Of course, I have a few more mobile machines as well.

  • tutuola is my daily driver: a ThinkPad A485 with a few upgrades. Chosen for his rugged reliability, power when it counts, and steadfast ability to persevere whatever comes his way, he is the one I rely on for nearly everything I do when not behind my desk. Like wallpc, it runs the latest version of Ubuntu, though I often test major changes on wallpc first. tutuola is my “always ready no matter what” machine: sure, it’s running Linux, and I will endlessly tinker with the specific way my software stack is set up, but this is definitely one area where I err towards stability. I absolutely love writing code…or, well, anything with him: that keyboard/trackpad/TrackPoint is a wonderful UX combo. One of my favorite laptops I’ve ever used.

  • caulfield is a friend I’ve only recently met - a 13” MacBook Air from early 2015, simply adorned with a sticker reading “Change maker”. I met her in my repair shop: poorly “refurbished” in the past and faced with both water damage and a faulty backlight. She was left behind by her former operator, who chose to venture onward with a younger, brighter Cupertinian companion. I couldn’t just leave her there to be buried in e-waste! With much care and a slight bit of surgery to replace a blown backlight fuse, she now stays with me: tutuola’s smaller companion. Like her namesake, she is the smaller, less imposing partner1: creative, quietly elegant, with a mind for time. (How I love extended battery life.)

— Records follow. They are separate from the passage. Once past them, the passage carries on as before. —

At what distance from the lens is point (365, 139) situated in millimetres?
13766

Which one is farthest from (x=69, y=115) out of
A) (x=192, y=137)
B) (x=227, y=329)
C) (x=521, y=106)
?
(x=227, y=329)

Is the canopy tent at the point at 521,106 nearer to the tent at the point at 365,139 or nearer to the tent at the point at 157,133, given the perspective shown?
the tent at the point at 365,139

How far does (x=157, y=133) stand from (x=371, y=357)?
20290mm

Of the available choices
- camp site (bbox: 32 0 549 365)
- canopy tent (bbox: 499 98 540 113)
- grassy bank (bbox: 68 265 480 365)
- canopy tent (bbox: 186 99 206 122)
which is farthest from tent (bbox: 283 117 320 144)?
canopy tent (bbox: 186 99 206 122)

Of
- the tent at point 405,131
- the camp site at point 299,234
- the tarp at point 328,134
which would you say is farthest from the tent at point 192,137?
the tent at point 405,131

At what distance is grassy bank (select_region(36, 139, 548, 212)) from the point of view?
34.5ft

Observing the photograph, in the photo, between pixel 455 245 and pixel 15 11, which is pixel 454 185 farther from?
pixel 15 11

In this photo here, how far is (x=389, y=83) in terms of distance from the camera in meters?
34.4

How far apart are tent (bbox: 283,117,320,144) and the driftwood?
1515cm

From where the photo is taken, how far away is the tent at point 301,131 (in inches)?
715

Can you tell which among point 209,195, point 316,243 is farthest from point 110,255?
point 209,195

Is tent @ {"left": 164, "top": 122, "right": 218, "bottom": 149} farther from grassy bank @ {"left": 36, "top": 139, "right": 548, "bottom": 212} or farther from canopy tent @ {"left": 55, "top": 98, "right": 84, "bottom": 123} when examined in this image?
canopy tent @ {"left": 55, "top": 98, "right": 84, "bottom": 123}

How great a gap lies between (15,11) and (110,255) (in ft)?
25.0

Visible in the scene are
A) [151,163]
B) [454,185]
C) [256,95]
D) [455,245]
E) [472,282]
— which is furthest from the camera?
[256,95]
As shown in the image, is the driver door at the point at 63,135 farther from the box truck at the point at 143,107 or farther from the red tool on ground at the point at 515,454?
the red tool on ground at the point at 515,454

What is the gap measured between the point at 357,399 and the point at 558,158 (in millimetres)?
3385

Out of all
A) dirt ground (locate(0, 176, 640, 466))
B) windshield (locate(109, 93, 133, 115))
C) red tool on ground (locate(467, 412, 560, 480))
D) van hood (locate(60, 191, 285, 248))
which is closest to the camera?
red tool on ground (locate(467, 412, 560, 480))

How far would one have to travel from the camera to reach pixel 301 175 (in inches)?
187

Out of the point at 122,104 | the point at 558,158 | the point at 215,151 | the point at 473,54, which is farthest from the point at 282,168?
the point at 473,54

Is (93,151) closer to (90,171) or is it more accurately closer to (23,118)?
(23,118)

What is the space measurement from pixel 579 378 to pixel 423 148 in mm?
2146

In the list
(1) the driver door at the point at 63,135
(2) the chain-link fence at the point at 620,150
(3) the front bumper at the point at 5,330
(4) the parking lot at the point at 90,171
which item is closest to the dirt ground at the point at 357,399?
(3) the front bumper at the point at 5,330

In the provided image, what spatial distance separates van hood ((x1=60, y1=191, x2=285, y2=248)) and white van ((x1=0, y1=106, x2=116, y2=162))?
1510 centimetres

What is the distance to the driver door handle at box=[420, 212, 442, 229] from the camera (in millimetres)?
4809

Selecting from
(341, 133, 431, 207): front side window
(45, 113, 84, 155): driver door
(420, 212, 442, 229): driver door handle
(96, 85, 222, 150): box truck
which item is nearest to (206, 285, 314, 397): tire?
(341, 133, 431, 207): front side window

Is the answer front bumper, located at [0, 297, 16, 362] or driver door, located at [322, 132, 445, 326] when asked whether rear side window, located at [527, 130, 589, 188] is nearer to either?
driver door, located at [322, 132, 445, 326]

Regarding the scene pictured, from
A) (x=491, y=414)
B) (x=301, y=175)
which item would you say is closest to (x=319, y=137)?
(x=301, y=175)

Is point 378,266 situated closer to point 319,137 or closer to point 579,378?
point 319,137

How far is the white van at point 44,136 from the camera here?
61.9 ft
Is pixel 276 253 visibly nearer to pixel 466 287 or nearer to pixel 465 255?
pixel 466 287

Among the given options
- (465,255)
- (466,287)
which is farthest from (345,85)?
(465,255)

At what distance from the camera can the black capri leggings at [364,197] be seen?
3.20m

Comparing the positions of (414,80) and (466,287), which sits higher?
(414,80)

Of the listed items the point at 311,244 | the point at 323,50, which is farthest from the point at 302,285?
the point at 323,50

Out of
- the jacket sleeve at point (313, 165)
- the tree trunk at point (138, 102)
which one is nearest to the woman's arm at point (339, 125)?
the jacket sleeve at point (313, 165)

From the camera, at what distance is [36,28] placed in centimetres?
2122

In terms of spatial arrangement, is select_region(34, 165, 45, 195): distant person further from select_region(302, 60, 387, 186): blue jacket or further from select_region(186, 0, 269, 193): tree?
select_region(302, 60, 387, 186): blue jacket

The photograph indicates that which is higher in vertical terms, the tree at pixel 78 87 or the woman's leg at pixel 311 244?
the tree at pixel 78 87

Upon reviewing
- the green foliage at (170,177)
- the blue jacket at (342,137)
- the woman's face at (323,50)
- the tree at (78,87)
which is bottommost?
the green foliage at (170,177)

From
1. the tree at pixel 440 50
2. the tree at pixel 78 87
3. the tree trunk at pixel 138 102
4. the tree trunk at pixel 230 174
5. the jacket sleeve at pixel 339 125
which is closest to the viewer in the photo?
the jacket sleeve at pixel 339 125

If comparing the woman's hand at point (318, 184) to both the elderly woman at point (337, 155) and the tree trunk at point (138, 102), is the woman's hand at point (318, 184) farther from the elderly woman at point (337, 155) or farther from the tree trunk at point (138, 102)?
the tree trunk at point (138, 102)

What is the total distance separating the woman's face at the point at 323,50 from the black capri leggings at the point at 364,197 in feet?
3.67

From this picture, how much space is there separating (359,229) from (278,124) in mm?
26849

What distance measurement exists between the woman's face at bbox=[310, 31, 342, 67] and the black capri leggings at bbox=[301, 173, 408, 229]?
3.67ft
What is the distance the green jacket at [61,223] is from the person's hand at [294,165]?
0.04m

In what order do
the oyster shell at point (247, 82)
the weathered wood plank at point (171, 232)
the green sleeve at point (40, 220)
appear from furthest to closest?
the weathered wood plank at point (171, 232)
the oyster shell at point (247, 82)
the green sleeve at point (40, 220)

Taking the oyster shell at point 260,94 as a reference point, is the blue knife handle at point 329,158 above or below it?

  • engeler is a machine I’ve just built…rather, I’m still building it :) I’ll write more once it’s complete. In a nutshell, it’s a 12-core monster of a broadcast video encoder, racked up in a luggable 6U roadcase with an HP TFT7600 RKM and some assorted goodies. Currently troubleshooting GPU issues.

  • eggshell is a slightly odd duck of a Dell Inspiron 7000 SE. It once bore another (not-overly-memorable) name as my daily driver, my partner in all things academic and musical - in fact, where a Dell logo should sit on its cover, a nearly-perfectly-sized Ableton Live sticker resides. We traveled together for years: from coffee shops and laboratories to ski lodges and aeronautic conferences. (And, of course, it sat proudly atop my live keyboard rig through many, many gigs.) Alas, retirement came early in the form of a faulty 2-in-1 orientation sensor, which intermittently disables the keyboard, along with a faulty display with a penchant for ghost touches. It lives out its days as a testbench for when VMs are not enough, rechristened by Ash (and their breakfast) during a bout with Adelie Linux.

  • My iBook G4 came to me when I was working at a different repair shop - like caulfield, it was rescued from the recycling bin in hopes of a better life. Unlike caulfield, however, this iBook was in mint condition: babied all its life, it sat in the bin with a brand-new battery, complete with OEM charger and documentation. I’ll always be a PowerPC fan at heart: how could I not rescue this perfectly preserved point of history? It currently runs Debian sid. Sadly, it has no unique hostname yet: while I do take it out and about every once in a while2, nothing has come to mind in our adventures thus far. Perhaps in the near future?

  • Lastly, genesis is the machine that started it all: a Dell Latitude CPi A-series (A400XT if I recall correctly?) that was given to me when I was a young kid. It was an old, discarded machine at the time, but it served as my introduction to computing. (Or, rather, the first machine that I really could tinker with that wasn’t shared.) Surprisingly, up until recently it’s remained completely unmodified - I did have to swap the hard disk out after it recently bit the dust for good. (The iBook has an SSD now, and genesis has its old 40GB spinner.) I no longer have the Pentium 4 Optiplex that I first learned Linux3 on, but I’m pretty sure I’ll always keep this little Dell around. For sentimental value, if nothing else.

  1. Heh, does this make tutuola a punk rocker? 

  2. Admittedly, cheating by running any heavy compilations or whatnot on my home server via ssh. 

  3. Technically, I first installed Damn Small Linux on an old Pentium III rig, but the first useful machine was that Optiplex. The friend who gave it to me preloaded Ubuntu and Arch on it - sadly I never ended up using Arch, though I plan to give it a proper go at some point. Thanks, Paul!